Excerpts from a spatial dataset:

▽

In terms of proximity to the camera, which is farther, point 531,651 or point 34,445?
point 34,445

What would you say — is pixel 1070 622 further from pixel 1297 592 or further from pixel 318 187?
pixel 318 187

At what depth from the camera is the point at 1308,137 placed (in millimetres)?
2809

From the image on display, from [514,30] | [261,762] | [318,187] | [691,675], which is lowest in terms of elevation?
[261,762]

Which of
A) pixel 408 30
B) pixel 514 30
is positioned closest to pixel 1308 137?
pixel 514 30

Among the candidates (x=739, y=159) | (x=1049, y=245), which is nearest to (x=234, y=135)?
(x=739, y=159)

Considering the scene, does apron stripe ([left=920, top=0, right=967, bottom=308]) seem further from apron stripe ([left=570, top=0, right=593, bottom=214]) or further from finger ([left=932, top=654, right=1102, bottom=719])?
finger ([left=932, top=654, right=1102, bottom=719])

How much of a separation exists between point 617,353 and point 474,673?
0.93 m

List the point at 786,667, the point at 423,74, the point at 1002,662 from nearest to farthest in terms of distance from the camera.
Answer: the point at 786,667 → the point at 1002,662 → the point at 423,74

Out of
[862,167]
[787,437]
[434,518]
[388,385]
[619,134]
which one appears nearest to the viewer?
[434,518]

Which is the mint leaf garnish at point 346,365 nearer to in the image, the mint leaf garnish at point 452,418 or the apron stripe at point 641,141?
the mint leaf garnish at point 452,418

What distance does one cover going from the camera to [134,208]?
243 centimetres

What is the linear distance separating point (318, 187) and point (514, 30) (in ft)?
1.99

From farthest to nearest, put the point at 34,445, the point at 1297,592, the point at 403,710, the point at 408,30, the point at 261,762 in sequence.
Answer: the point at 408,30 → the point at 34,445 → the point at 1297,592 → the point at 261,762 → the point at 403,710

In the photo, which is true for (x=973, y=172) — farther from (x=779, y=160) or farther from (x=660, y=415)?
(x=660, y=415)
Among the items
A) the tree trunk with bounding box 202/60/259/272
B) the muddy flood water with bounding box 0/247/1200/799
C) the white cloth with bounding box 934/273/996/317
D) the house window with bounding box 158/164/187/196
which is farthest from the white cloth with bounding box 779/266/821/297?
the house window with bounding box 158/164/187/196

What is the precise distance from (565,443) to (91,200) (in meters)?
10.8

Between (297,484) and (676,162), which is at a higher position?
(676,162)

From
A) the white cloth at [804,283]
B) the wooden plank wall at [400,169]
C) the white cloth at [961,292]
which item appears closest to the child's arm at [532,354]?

△

• THE REQUEST
Restate the records, all of them, precisely as written.

• OUTPUT OF THE EXERCISE
In terms of proximity to the camera, which is farther, point 531,651 or point 34,445?
point 34,445

What would you say — is pixel 1070 622 further from pixel 1297 592 or further from pixel 318 187?
pixel 318 187

At what depth from the camera is the point at 1308,137 placed (in millimetres)?
2809

From the image on display, from [514,30] | [261,762] | [318,187] | [691,675], which is lowest in terms of elevation?
[261,762]

Which of
A) pixel 408 30
B) pixel 514 30
is positioned closest to pixel 1308 137?
pixel 514 30

Among the candidates (x=739, y=159) | (x=1049, y=245), which is nearest to (x=234, y=135)?
(x=739, y=159)

Considering the scene, does apron stripe ([left=920, top=0, right=967, bottom=308]) seem further from apron stripe ([left=570, top=0, right=593, bottom=214]) or further from finger ([left=932, top=654, right=1102, bottom=719])?
finger ([left=932, top=654, right=1102, bottom=719])

How much of a separation exists between point 617,353 and point 474,673?
0.93 m

List the point at 786,667, the point at 423,74, the point at 1002,662 from nearest to farthest in terms of distance from the camera.
Answer: the point at 786,667 → the point at 1002,662 → the point at 423,74

Out of
[862,167]
[787,437]
[434,518]
[388,385]
[619,134]
which one appears nearest to the viewer?
[434,518]

Which is the mint leaf garnish at point 346,365 nearer to in the image, the mint leaf garnish at point 452,418 or the apron stripe at point 641,141?
the mint leaf garnish at point 452,418

What distance does one cover going from the camera to [134,208]?
243 centimetres

What is the linear distance separating point (318, 187) and point (514, 30) (in ft)?
1.99

From farthest to nearest, put the point at 34,445, the point at 1297,592, the point at 403,710, the point at 408,30, the point at 261,762 in sequence.
Answer: the point at 408,30 → the point at 34,445 → the point at 1297,592 → the point at 261,762 → the point at 403,710

In the photo, which is true for (x=973, y=172) — farther from (x=779, y=160) or farther from (x=660, y=415)?
(x=660, y=415)
Among the items
A) the tree trunk with bounding box 202/60/259/272
B) the muddy flood water with bounding box 0/247/1200/799
C) the white cloth with bounding box 934/273/996/317
D) the house window with bounding box 158/164/187/196
which is farthest from the white cloth with bounding box 779/266/821/297?
the house window with bounding box 158/164/187/196

What is the precise distance from (565,443) to (91,200) (in meters)?
10.8

Between (297,484) and (676,162), which is at a higher position?
(676,162)

From
A) the white cloth at [804,283]
B) the wooden plank wall at [400,169]
C) the white cloth at [961,292]
which item appears closest to the child's arm at [532,354]?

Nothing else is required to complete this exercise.